[Instructions for the task]:
Output only the lines below from the one holding "Breakfast In Kev" down to the one holding "Desde 1986. Trabajamos", both end lines included and every picture dropped.
__________________________________________________
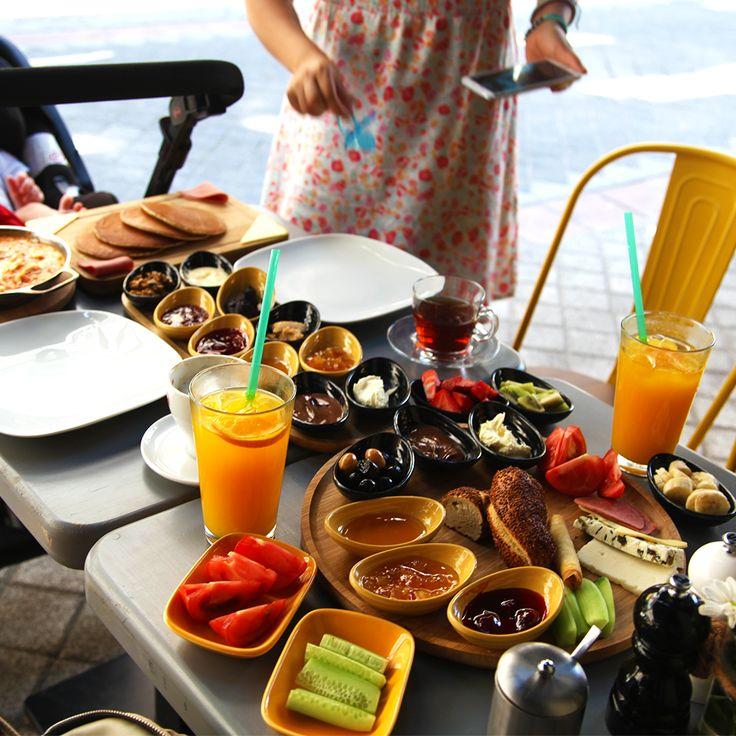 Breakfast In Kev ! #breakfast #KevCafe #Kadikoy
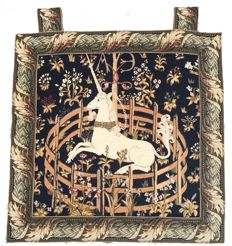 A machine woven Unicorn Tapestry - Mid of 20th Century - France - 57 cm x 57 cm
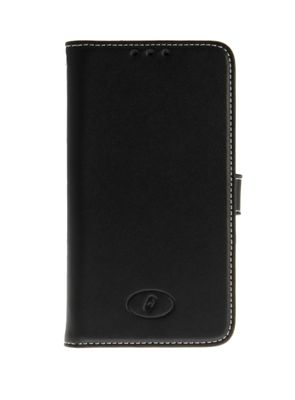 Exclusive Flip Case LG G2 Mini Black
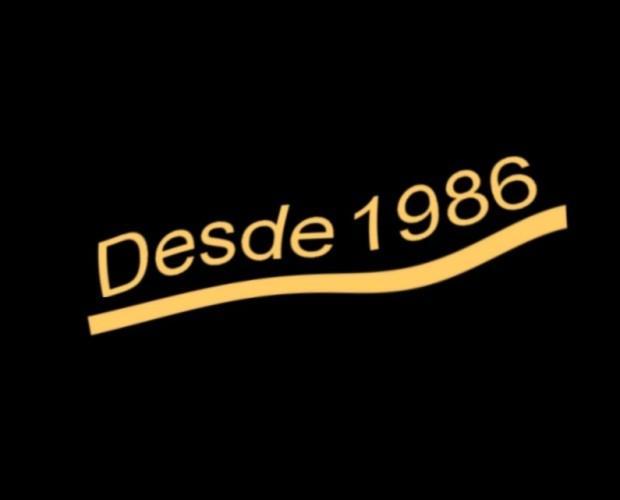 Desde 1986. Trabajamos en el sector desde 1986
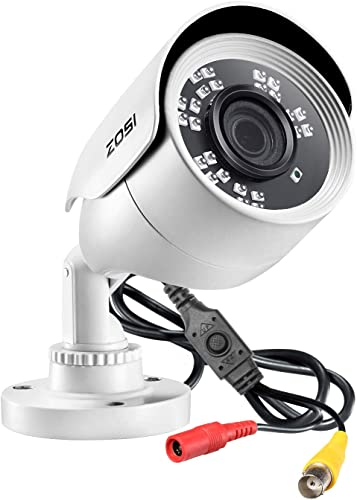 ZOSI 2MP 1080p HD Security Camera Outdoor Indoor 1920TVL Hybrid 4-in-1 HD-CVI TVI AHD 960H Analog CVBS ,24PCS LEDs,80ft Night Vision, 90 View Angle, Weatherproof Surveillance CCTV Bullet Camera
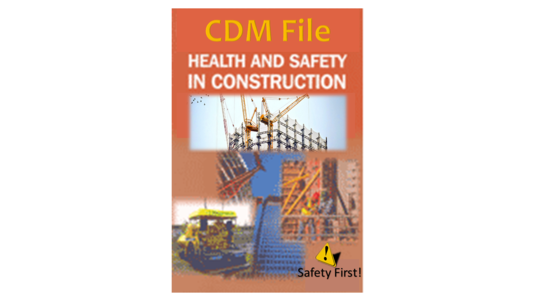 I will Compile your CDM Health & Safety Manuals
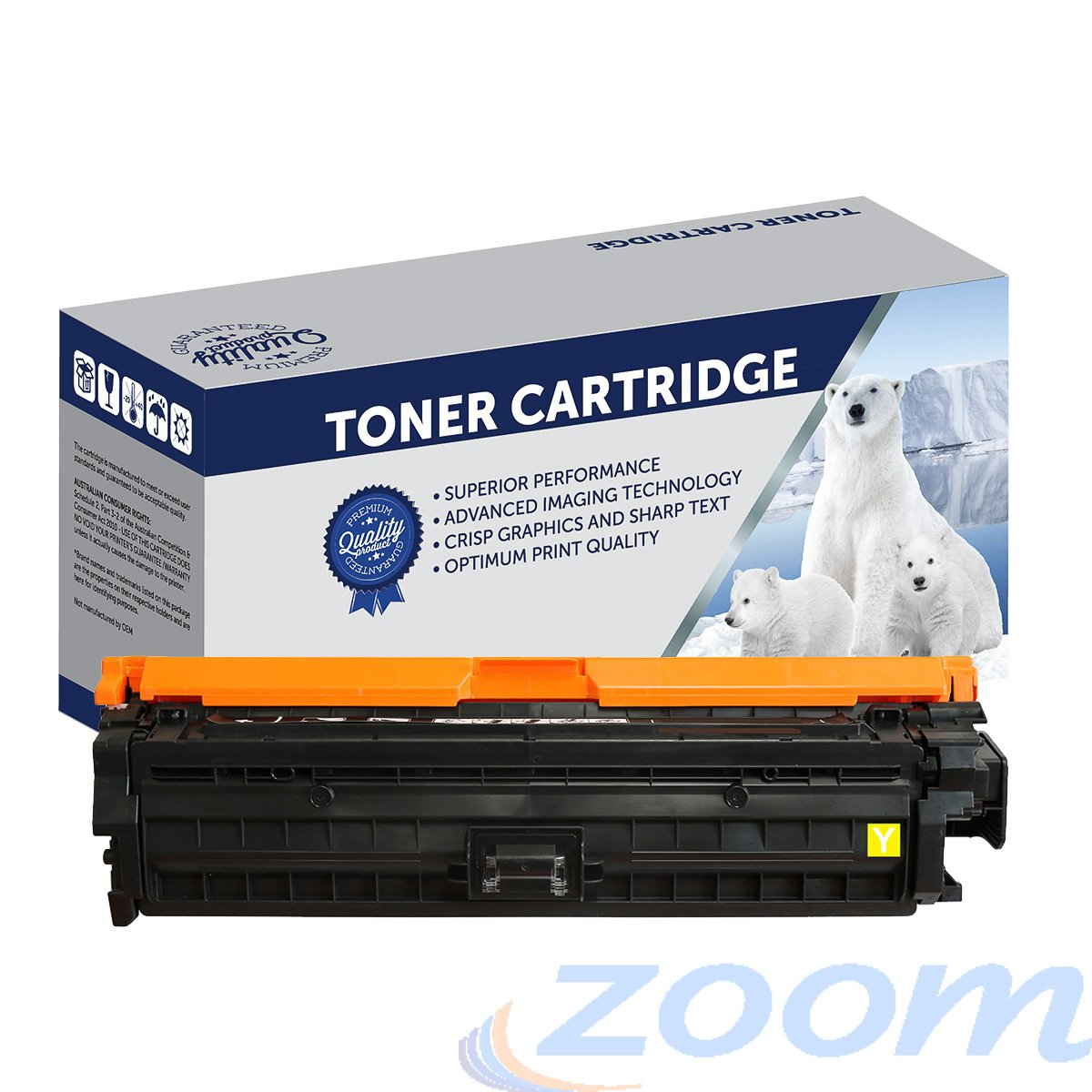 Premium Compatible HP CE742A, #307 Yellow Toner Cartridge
__________________________________________________
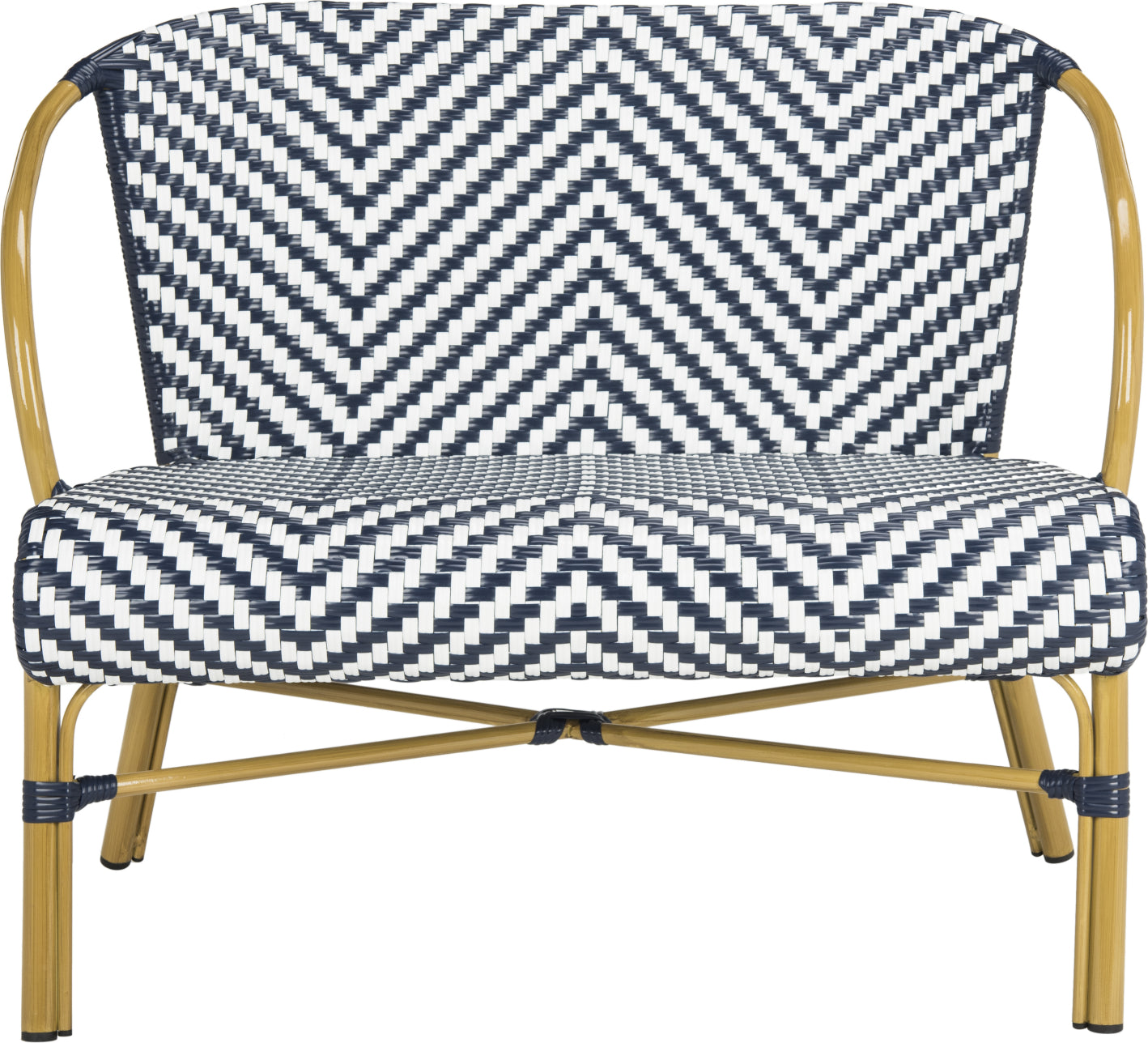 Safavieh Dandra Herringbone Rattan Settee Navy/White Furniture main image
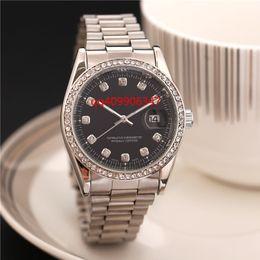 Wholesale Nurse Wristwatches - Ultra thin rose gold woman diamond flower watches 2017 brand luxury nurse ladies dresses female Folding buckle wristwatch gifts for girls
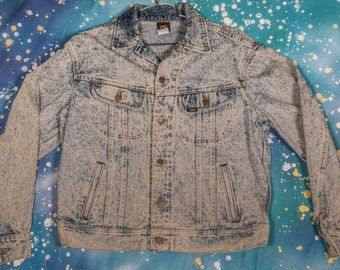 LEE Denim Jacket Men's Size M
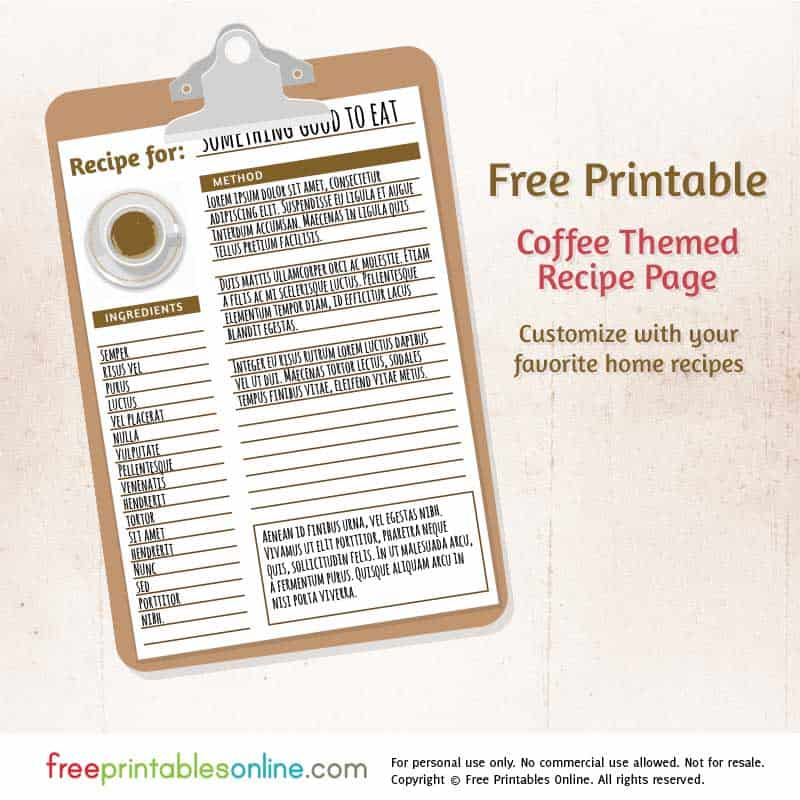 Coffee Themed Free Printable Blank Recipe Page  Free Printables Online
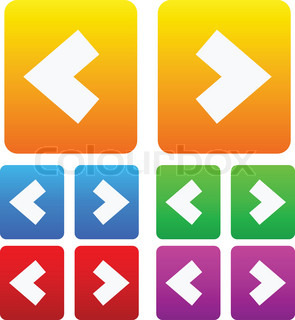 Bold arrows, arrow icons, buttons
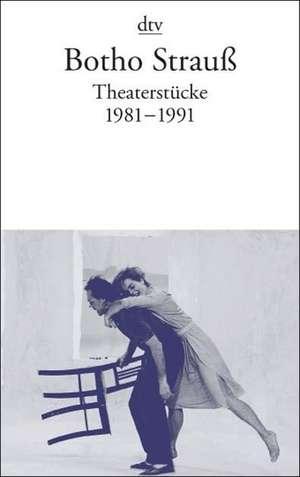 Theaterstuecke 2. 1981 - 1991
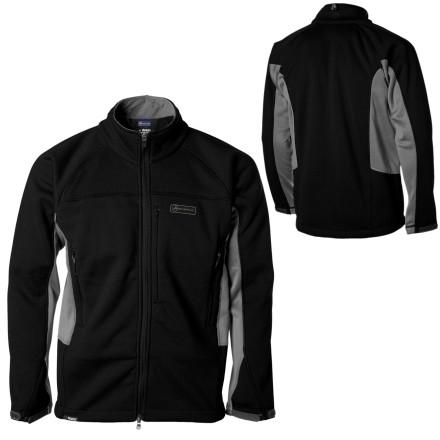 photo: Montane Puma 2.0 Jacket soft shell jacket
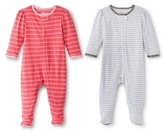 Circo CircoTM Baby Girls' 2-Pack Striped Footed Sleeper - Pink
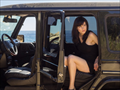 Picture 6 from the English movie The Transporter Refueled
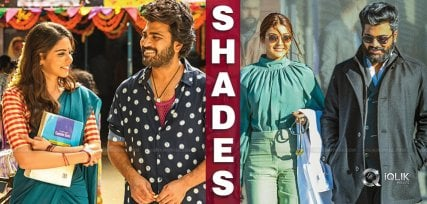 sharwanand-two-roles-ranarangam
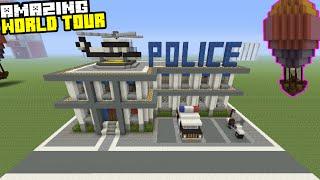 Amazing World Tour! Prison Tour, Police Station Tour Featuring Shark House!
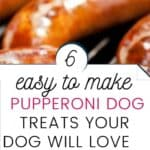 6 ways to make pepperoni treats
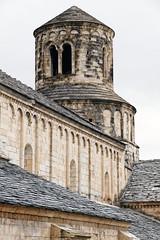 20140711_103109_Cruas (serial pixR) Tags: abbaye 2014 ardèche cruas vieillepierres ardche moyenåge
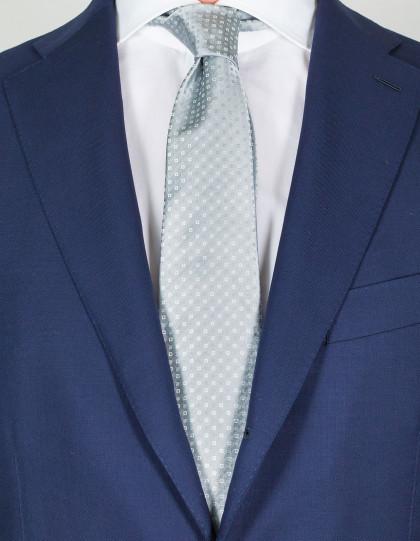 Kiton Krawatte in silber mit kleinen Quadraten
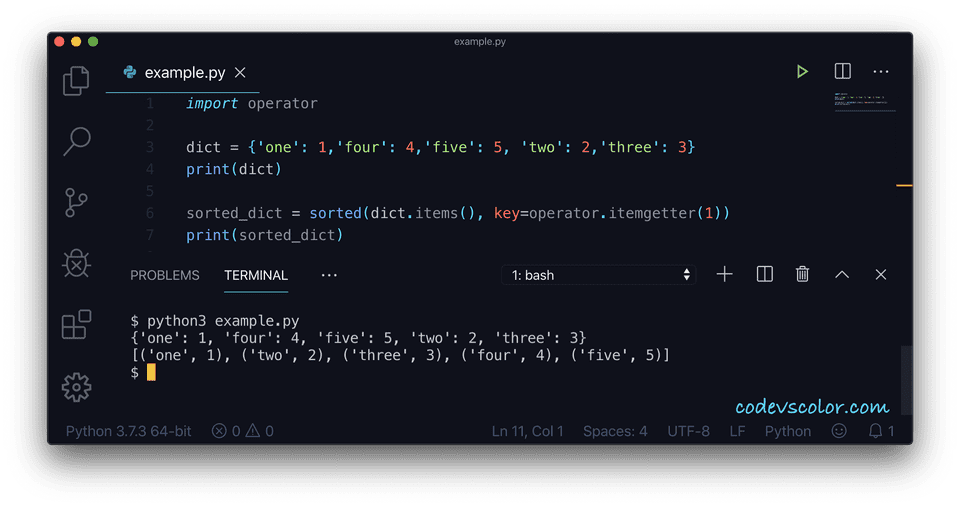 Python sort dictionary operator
__________________________________________________
[Response below]:
 Breakfast In Kev ! #breakfast #KevCafe #Kadikoy
 A machine woven Unicorn Tapestry - Mid of 20th Century - France - 57 cm x 57 cm
 Exclusive Flip Case LG G2 Mini Black
 Desde 1986. Trabajamos en el sector desde 1986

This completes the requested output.